EXCLUSIF. Selon une étude de l’association Sécurité et réparations automobiles (SRA), les pièces détachées et la main-d’œuvre pèsent sur les tarifs de réparation de ces véhicules.

Toutes motorisations confondues, le prix des pièces détachées, qui représente la moitié du coût des réparations, a encore augmenté de 7,3 % en 2024, soit un bond de 29 % en quatre ans. (Illustration) Istock
Toutes motorisations confondues, le prix des pièces détachées, qui représente la moitié du coût des réparations, a encore augmenté de 7,3 % en 2024, soit un bond de 29 % en quatre ans. (Illustration) Istock

    Rouler en électrique, c’est bon pour la planète. Mais, en cas de sinistre, ça l’est un peu moins pour votre portefeuille ou celui de votre assureur. C’est le constat de l’association Sécurité et réparations automobiles (SRA), une structure dépendant de France Assureurs, et de son observatoire 2024 des sinistres autos. Selon cette étude que nous dévoilons, basée sur 800 000 rapports d’expertise post-sinistre, les voitures électrifiées coûtent 15 % de plus à réparer que la moyenne des véhicules toutes énergies. Dans le détail, c’est même l’hybride (+ 15,7 %) qui coiffe de peu l’électrique (+ 14,3 %), le diesel étant pile-poil dans la moyenne alors que l’essence se distingue par un coût moindre (- 5,2 %).

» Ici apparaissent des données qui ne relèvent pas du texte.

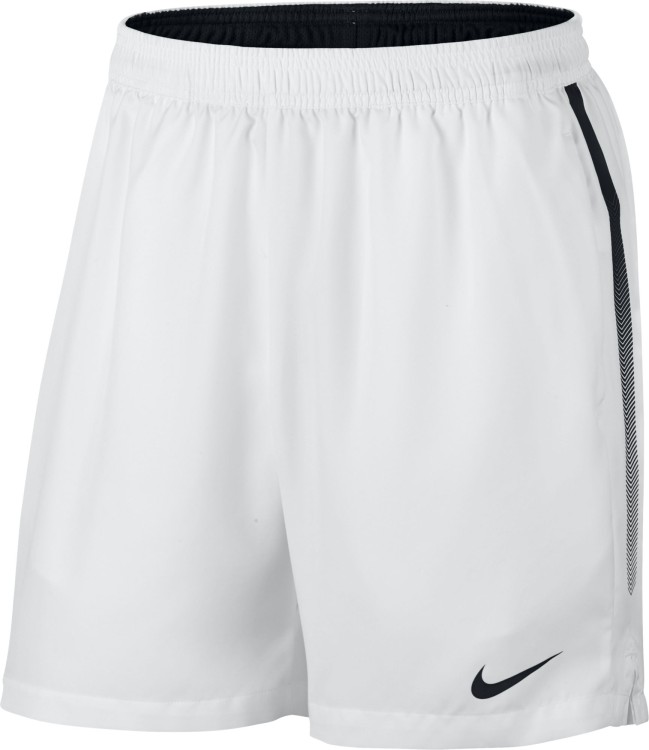 spodenki Nike Court Dry 7 Inch 830817 100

    Ces écarts de tarifs de réparation peuvent s’expliquer en partie par des écarts d’âge et de technologie entre les différentes motorisations, le parc des voitures électrifiées étant par définition plus récent que le stock des voitures thermiques. Mais même en se limitant aux véhicules de moins de 2 ans pour gommer ces différences, les hybrides (+ 10,4 %) et les électriques (+ 7,7 %) restent plus chers à réparer qu’une essence.